Showing posts with label GATE Developer. Show all posts
Showing posts with label GATE Developer. Show all posts

Wednesday, 3 August 2022

Populate a Corpus from a List of URLs

GATE provides support for loading numerous different document formats, as well as a number of ways populating corpora. Until recently, however, we've not offered any way of populating a corpus from a simple list of URLs. Worse, even though it's now quite easy to do this in GATE it's unlikely you would come across the option by accident.

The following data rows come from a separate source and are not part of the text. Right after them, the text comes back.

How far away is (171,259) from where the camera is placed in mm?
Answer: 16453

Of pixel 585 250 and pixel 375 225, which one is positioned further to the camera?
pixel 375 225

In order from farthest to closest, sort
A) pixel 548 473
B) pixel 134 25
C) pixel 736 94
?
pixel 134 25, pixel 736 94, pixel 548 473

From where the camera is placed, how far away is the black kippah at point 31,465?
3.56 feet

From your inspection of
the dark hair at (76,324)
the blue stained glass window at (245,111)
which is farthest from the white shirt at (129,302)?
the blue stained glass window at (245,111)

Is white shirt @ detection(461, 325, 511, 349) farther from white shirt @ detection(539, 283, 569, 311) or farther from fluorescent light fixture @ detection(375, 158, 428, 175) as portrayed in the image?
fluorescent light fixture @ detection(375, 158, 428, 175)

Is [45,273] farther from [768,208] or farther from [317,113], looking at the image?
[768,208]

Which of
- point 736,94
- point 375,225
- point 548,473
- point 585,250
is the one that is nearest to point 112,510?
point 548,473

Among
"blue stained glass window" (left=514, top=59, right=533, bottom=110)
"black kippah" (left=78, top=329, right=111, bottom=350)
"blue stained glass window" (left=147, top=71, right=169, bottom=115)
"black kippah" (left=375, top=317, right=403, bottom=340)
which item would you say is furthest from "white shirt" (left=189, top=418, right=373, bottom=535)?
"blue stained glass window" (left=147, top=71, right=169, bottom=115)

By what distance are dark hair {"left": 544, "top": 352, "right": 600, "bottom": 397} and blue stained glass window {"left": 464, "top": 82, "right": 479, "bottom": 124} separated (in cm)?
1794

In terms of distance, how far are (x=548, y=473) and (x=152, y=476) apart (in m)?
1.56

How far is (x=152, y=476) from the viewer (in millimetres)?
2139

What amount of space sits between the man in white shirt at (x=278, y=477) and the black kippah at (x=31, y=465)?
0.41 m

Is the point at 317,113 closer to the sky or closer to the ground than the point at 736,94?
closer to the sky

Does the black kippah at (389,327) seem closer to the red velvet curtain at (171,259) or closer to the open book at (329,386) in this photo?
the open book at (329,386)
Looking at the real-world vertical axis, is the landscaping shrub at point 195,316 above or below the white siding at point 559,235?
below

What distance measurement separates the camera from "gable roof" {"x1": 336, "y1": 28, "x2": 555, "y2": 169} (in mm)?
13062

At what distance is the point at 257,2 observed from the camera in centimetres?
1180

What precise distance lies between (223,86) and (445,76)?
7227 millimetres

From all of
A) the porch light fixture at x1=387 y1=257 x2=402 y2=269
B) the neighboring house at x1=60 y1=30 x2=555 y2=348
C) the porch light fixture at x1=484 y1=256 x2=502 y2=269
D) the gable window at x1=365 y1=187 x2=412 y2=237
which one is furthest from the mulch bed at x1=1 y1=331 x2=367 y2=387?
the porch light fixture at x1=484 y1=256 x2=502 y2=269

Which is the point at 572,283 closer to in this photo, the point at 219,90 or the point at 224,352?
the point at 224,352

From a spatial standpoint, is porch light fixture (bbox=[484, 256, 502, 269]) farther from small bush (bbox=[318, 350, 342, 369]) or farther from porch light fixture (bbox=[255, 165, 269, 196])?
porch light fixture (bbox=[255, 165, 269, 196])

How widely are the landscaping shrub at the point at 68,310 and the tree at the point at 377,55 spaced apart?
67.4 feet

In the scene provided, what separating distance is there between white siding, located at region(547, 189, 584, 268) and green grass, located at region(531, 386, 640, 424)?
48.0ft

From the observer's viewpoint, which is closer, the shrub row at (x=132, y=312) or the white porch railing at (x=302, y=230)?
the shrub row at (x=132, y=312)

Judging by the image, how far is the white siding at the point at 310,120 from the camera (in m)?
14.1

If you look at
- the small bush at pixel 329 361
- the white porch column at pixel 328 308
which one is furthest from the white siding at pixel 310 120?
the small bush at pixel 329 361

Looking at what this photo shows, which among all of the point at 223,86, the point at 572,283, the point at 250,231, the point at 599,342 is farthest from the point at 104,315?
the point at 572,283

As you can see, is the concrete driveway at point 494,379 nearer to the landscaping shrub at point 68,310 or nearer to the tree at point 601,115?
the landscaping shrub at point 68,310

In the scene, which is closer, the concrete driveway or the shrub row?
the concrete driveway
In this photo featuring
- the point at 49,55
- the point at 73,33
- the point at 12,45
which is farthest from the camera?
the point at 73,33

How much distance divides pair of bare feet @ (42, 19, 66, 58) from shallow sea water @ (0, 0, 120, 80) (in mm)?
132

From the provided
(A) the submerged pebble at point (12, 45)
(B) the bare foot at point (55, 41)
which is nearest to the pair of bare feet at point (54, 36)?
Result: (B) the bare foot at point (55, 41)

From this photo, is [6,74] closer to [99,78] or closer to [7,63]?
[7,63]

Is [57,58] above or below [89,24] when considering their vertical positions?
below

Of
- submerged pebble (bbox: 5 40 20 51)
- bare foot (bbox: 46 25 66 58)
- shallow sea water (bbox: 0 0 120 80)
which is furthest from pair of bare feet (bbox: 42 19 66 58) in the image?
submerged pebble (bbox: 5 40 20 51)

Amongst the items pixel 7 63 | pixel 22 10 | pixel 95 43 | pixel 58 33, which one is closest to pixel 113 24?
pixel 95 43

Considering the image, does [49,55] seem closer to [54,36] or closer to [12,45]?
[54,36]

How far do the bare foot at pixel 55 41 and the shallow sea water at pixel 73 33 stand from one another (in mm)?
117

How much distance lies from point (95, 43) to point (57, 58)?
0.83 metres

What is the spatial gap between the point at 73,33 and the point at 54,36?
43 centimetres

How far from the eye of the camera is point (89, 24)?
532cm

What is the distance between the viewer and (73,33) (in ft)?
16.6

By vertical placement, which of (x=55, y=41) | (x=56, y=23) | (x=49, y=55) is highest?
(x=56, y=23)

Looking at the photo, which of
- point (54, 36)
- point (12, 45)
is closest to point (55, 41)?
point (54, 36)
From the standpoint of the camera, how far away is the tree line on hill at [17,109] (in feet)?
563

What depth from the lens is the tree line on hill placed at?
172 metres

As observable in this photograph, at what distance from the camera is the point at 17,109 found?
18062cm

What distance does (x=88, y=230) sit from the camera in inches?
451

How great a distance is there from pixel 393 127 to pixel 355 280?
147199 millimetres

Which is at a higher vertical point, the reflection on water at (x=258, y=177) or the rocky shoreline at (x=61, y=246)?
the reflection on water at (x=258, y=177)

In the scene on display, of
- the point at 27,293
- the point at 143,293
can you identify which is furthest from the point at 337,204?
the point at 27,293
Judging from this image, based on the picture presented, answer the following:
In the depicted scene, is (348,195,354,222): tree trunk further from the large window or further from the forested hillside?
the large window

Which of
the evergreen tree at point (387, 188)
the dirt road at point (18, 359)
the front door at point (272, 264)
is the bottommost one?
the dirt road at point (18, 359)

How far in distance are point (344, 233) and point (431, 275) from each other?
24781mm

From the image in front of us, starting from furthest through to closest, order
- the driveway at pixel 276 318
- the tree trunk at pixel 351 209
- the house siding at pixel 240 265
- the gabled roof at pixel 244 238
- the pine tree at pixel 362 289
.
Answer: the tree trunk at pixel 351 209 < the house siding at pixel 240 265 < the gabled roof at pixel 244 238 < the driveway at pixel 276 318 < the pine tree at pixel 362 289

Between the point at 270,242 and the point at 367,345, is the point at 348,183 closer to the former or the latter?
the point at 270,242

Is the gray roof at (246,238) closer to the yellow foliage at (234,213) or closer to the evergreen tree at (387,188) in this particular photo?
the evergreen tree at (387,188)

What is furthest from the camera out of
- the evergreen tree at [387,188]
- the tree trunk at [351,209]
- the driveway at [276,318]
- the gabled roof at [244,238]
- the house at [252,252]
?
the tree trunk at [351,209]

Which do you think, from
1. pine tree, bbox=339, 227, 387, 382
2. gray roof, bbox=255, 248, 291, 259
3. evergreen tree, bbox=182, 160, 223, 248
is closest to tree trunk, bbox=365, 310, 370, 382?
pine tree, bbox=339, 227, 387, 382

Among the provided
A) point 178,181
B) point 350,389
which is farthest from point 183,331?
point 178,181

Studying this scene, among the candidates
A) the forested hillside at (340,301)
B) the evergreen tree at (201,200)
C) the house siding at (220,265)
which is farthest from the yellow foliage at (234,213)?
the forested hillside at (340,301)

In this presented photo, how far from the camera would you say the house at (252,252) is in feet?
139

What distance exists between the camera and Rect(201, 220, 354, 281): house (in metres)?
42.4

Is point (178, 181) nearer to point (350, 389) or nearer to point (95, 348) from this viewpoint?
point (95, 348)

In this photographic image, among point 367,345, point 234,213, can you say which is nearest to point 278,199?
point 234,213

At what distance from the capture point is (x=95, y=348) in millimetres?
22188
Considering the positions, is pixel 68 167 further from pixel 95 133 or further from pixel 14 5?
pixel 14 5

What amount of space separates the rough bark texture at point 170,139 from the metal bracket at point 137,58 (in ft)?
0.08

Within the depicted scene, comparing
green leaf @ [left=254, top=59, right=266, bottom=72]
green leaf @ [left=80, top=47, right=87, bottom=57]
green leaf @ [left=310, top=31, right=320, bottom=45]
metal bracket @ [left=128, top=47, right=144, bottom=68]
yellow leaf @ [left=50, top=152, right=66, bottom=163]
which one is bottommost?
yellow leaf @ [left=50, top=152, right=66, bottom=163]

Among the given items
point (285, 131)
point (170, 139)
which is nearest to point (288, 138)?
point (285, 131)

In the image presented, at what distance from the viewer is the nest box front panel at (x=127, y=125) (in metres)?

The support for this is actually hidden away inside the "Format CSV" plugin (you'll need to use version 8.7 or above) and in GATE Developer is exposed through the "Populate from CSV file..." option in the context menu of a corpus.
In this screenshot I've configured the populator ready to build a corpus from a simple text file with one URL per line. The important settings are:
  • Column Separator is set to "\t". This means we are using a tab character as the column separator. We do this simply as you can't have a tab in a URL whereas you could have a URL containing a comma and we don't want our URLs split in half.
  • Document Content is in column 0. We always count columns (or almost anything) starting from 0, so this just ensures we use the URL as the document content.
  • Create one document per row is selected. The important option isn't available if we don't first select this as it makes no sense to try and load multiple URLs into the same GATE document.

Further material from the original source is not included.